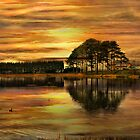 Sunset !! by Irene  Burdell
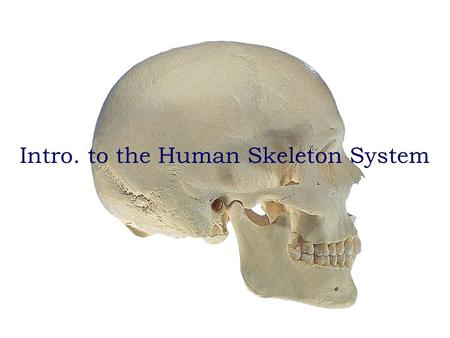 Anatomy and Physiology Bio 110 lab quiz study guide Intro. to the Human Skeleton System.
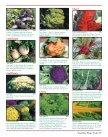 More Varieties More Varieties - Page 7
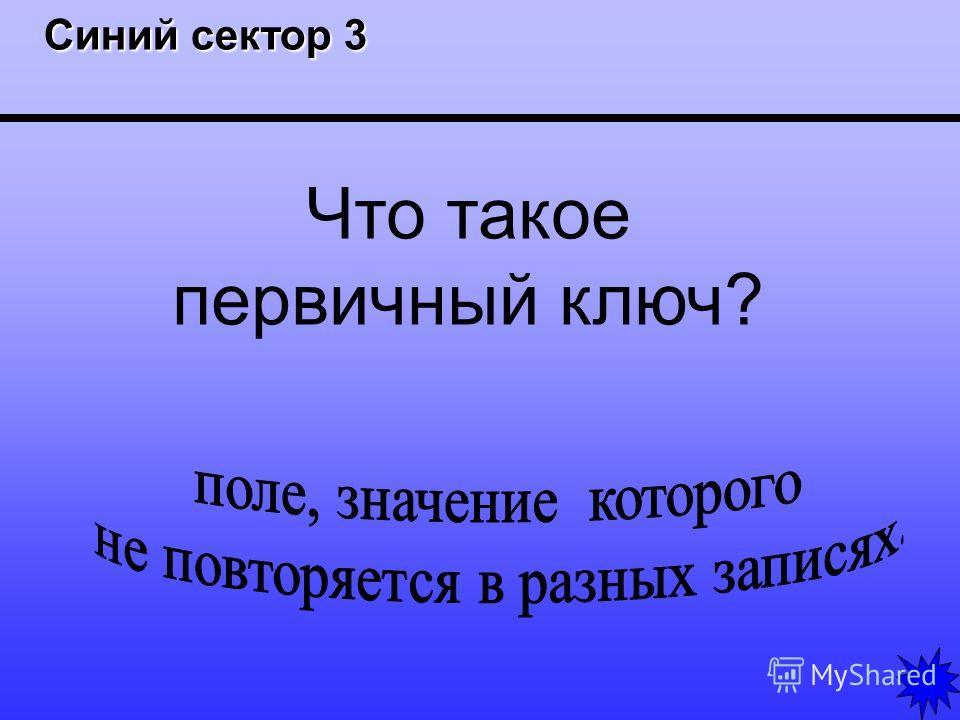 Синий сектор 3 Синий сектор 3 Что такое первичный ключ?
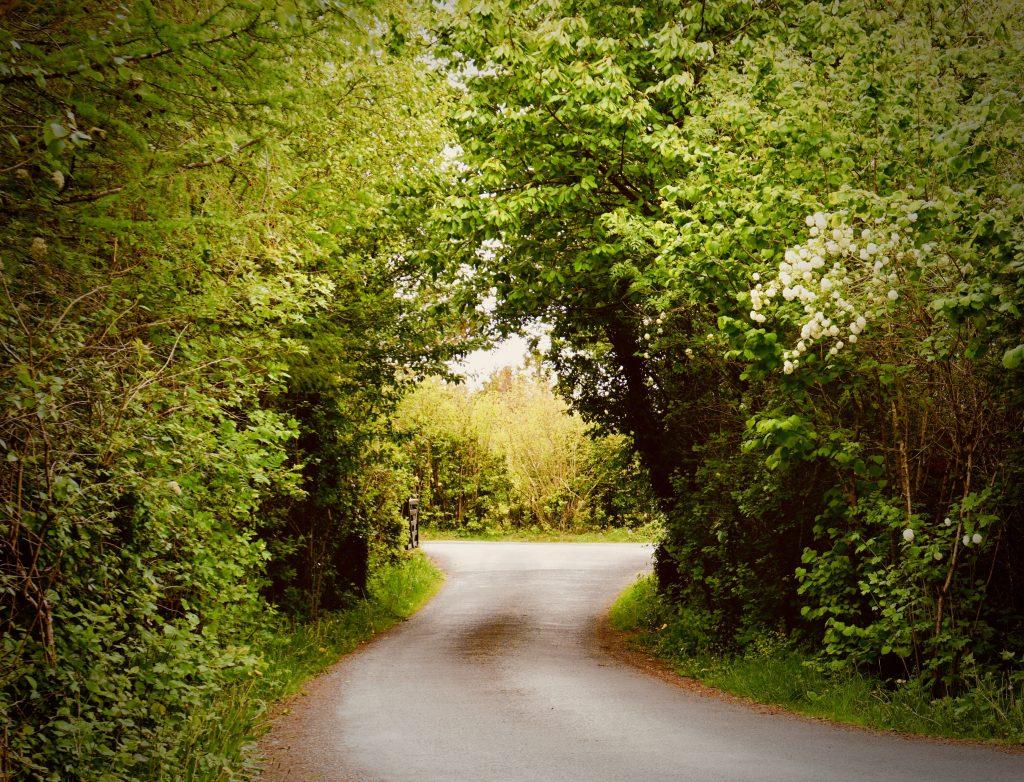 Gallery_Sun_trail_Entrance_to_Brigits_Garden_Galway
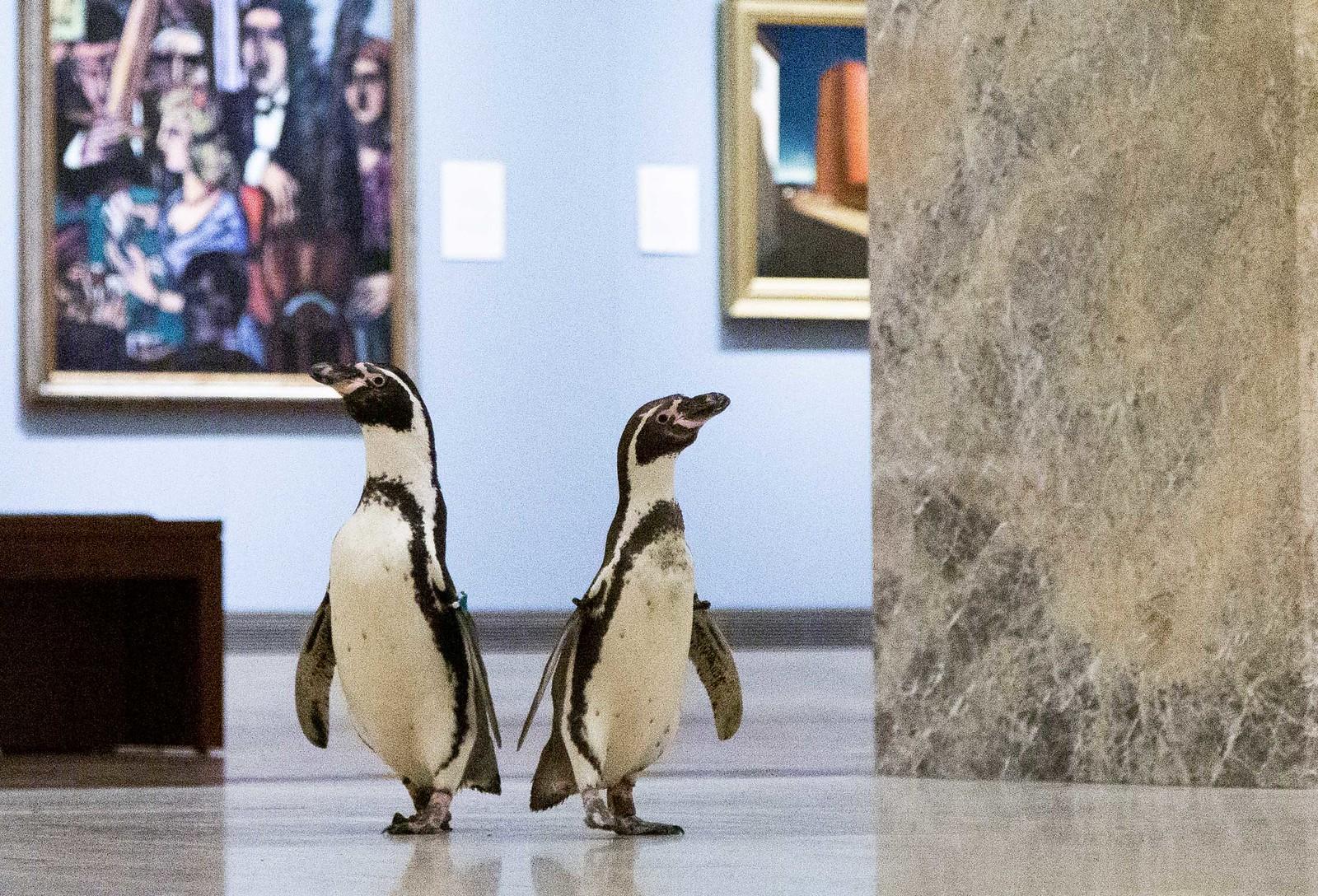 NPR-1516_Penguins-238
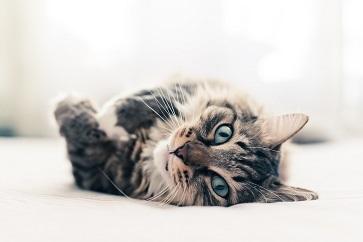 Höj Kattens Status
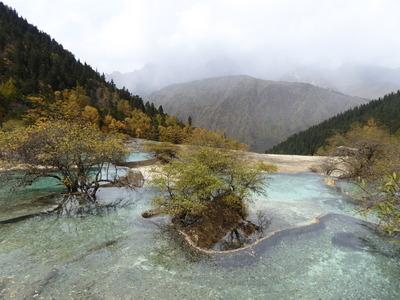 娑羅映彩池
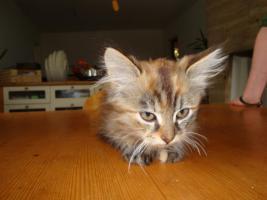 Foto 5 Entzückende Kätzchen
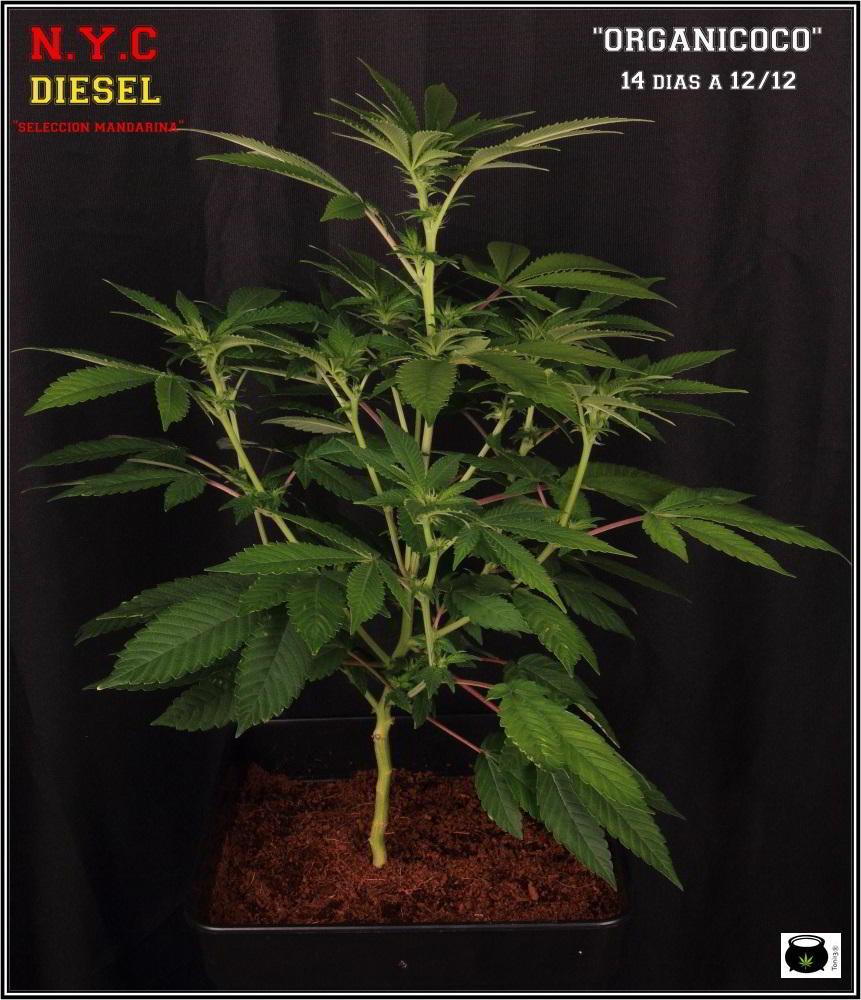 23- 16-10-2013... Ahora sí que se ve el color real de las plantas de marihuana 4
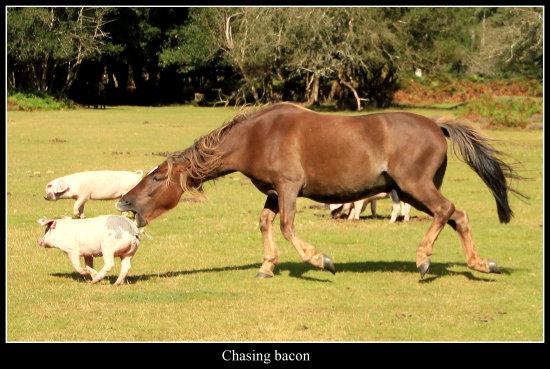Mięsożerny koń. Każdy lubi boczek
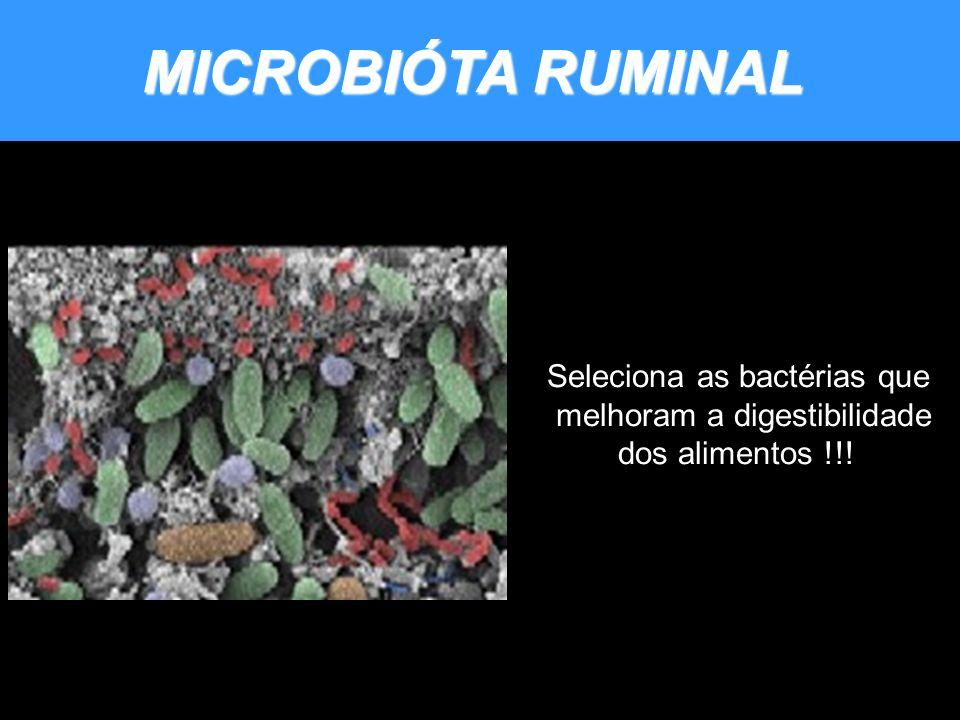 MICROBIÓTA RUMINAL Seleciona as bactérias que melhoram a digestibilidade dos alimentos !!!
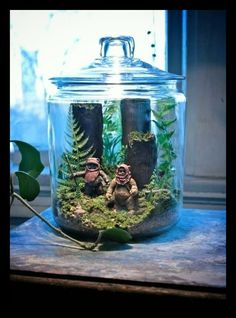 Ewok terrarium--this would be an excellent housewarming gift for Dan!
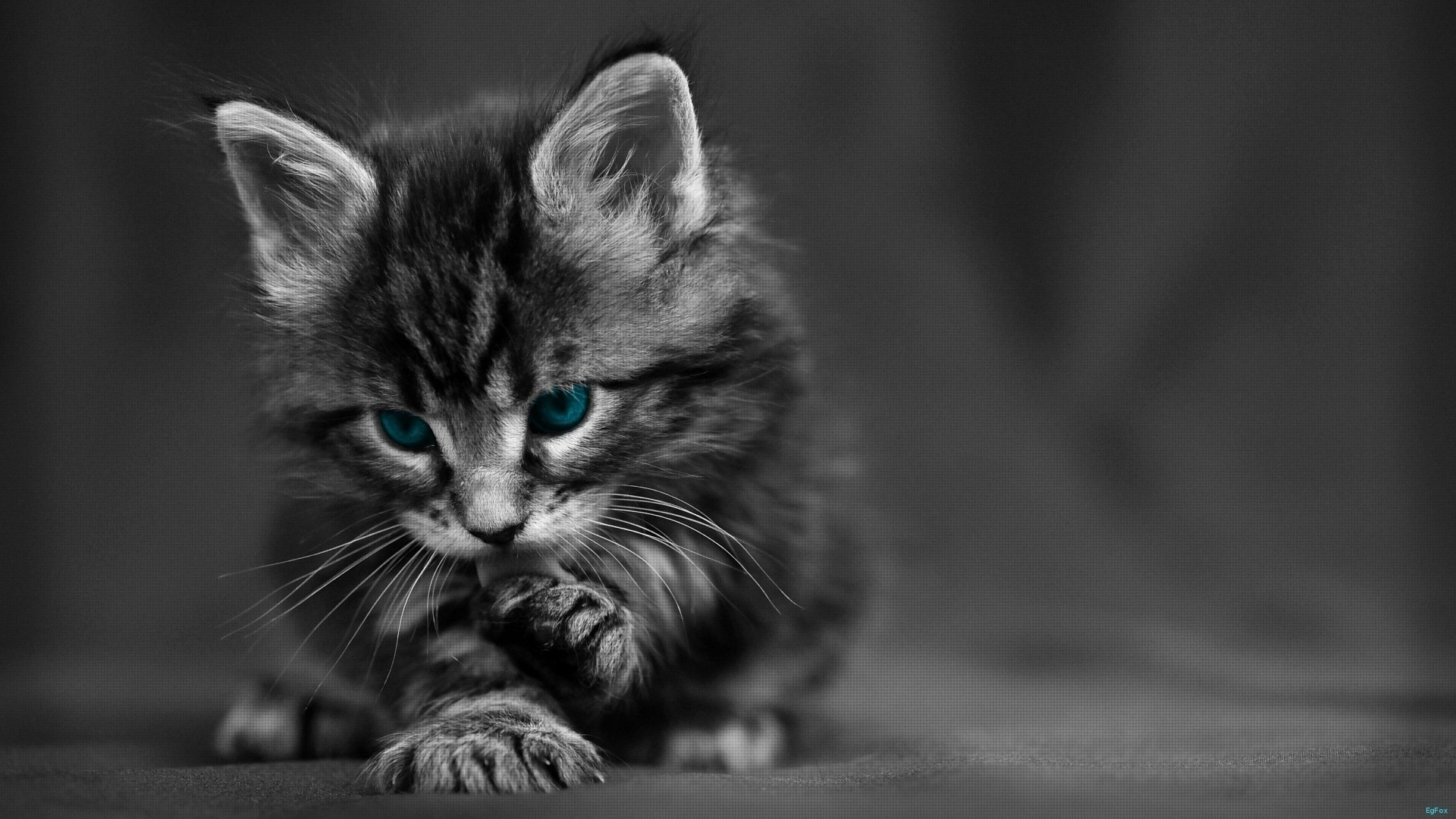 Preview Wallpaper Cat Black White Blue Eyes Baby Cute Cat Black And White 1920x1080 Download Hd Wallpaper Wallpapertip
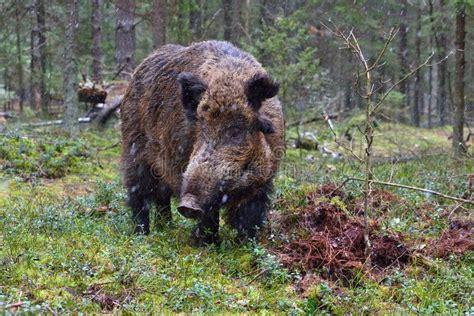 Stor vildsvin arkivfoto. Bild av medf8ort, angus, bifokal ...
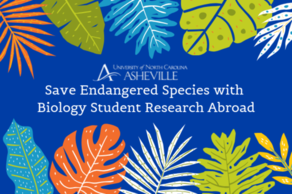 UNC Asheville Biology Student Research Abroad
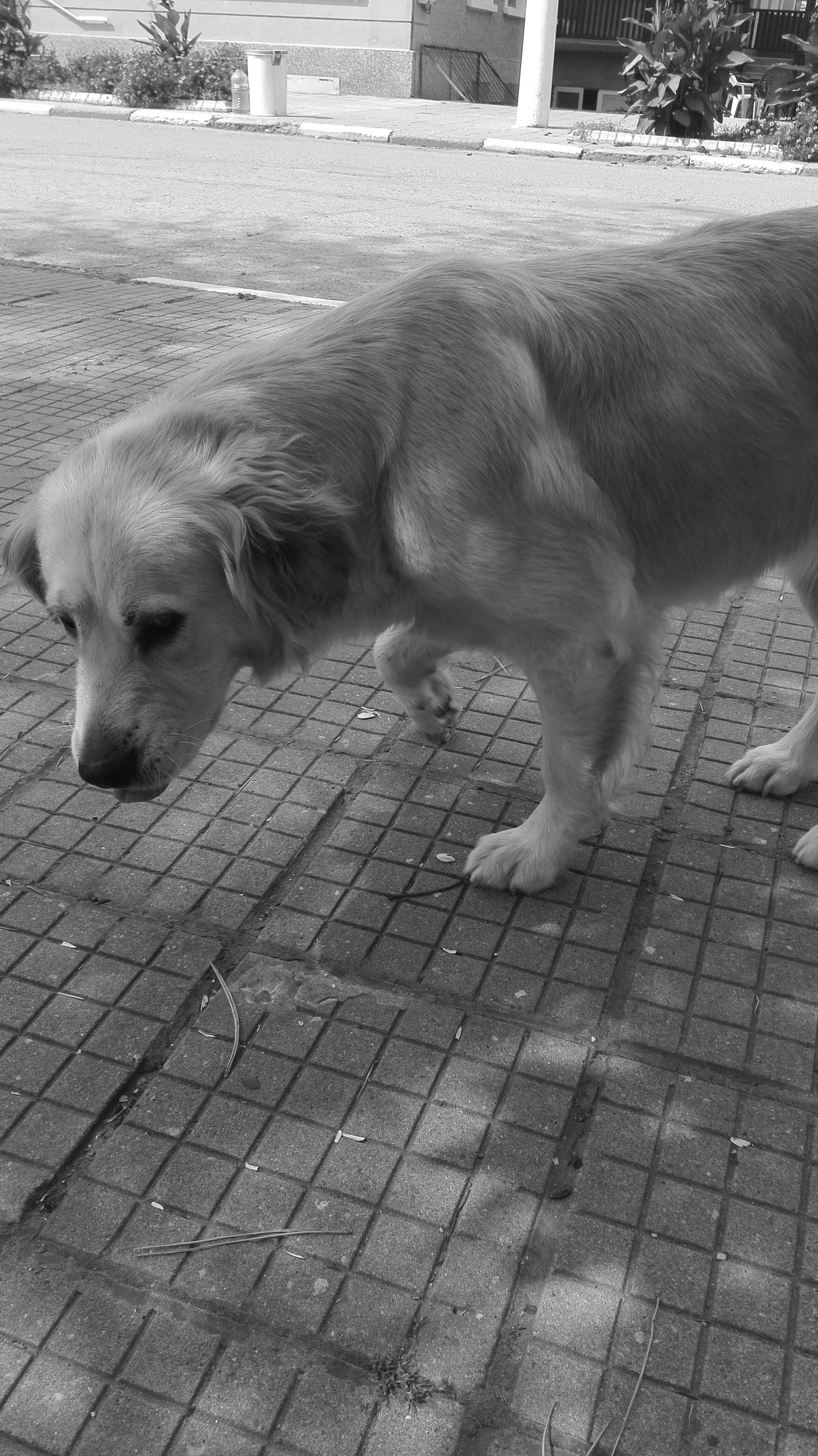 dog, animal themes, domestic animals, pets, mammal, one animal, day, no people, outdoors, nature, close-up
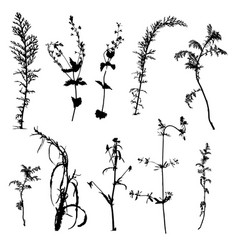 wild plants silhouettes vector image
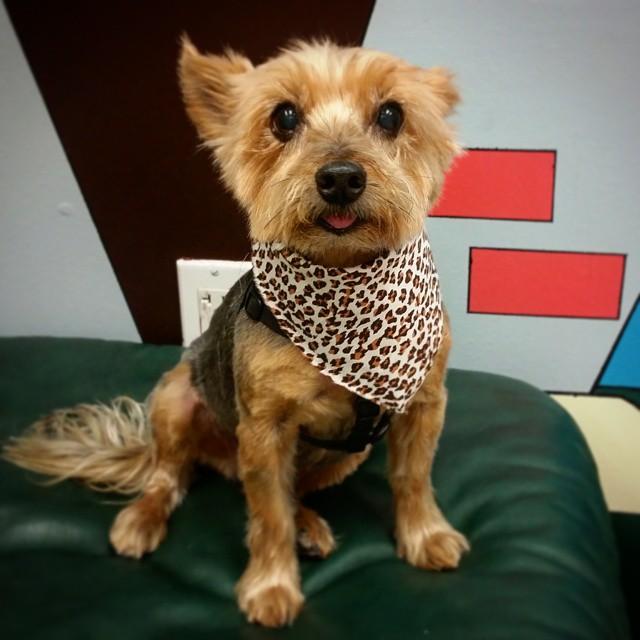 Instagram - @doggievip #happydog #yorkiesofinstagram #yorkie #yorkshire #yorkiel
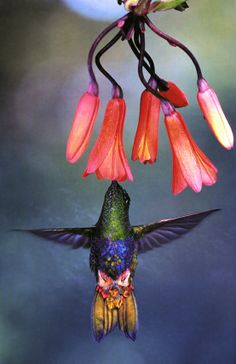 Colorful Puffleg. Blossoms bright as Christmas lights lure hummingbirds hungry for nectar, which can make up 90 percent of their diet. In exchange, the birds provide a vital service: delivering pollen to distant flowers. // Photo by Luis A. Mazariegos for National Geographic http://ngm.nationalgeographic.com/ngm/0701/feature4/gallery6.html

DIRECTIONS:
Reproduce each entry exactly, without the pictures.

RESULT:
 Sunset !! by Irene  Burdell
 Anatomy and Physiology Bio 110 lab quiz study guide Intro. to the Human Skeleton System.
 More Varieties More Varieties - Page 7
 Синий сектор 3 Синий сектор 3 Что такое первичный ключ?
 Gallery_Sun_trail_Entrance_to_Brigits_Garden_Galway
 NPR-1516_Penguins-238
 Höj Kattens Status
 娑羅映彩池
 Foto 5 Entzückende Kätzchen
 23- 16-10-2013... Ahora sí que se ve el color real de las plantas de marihuana 4
Mięsożerny koń. Każdy lubi boczek
 MICROBIÓTA RUMINAL Seleciona as bactérias que melhoram a digestibilidade dos alimentos !!!
 Ewok terrarium--this would be an excellent housewarming gift for Dan!
 Preview Wallpaper Cat Black White Blue Eyes Baby Cute Cat Black And White 1920x1080 Download Hd Wallpaper Wallpapertip
 Stor vildsvin arkivfoto. Bild av medf8ort, angus, bifokal ...
 UNC Asheville Biology Student Research Abroad
 dog, animal themes, domestic animals, pets, mammal, one animal, day, no people, outdoors, nature, close-up
 wild plants silhouettes vector image
 Instagram - @doggievip #happydog #yorkiesofinstagram #yorkie #yorkshire #yorkiel
 Colorful Puffleg. Blossoms bright as Christmas lights lure hummingbirds hungry for nectar, which can make up 90 percent of their diet. In exchange, the birds provide a vital service: delivering pollen to distant flowers. // Photo by Luis A. Mazariegos for National Geographic http://ngm.nationalgeographic.com/ngm/0701/feature4/gallery6.html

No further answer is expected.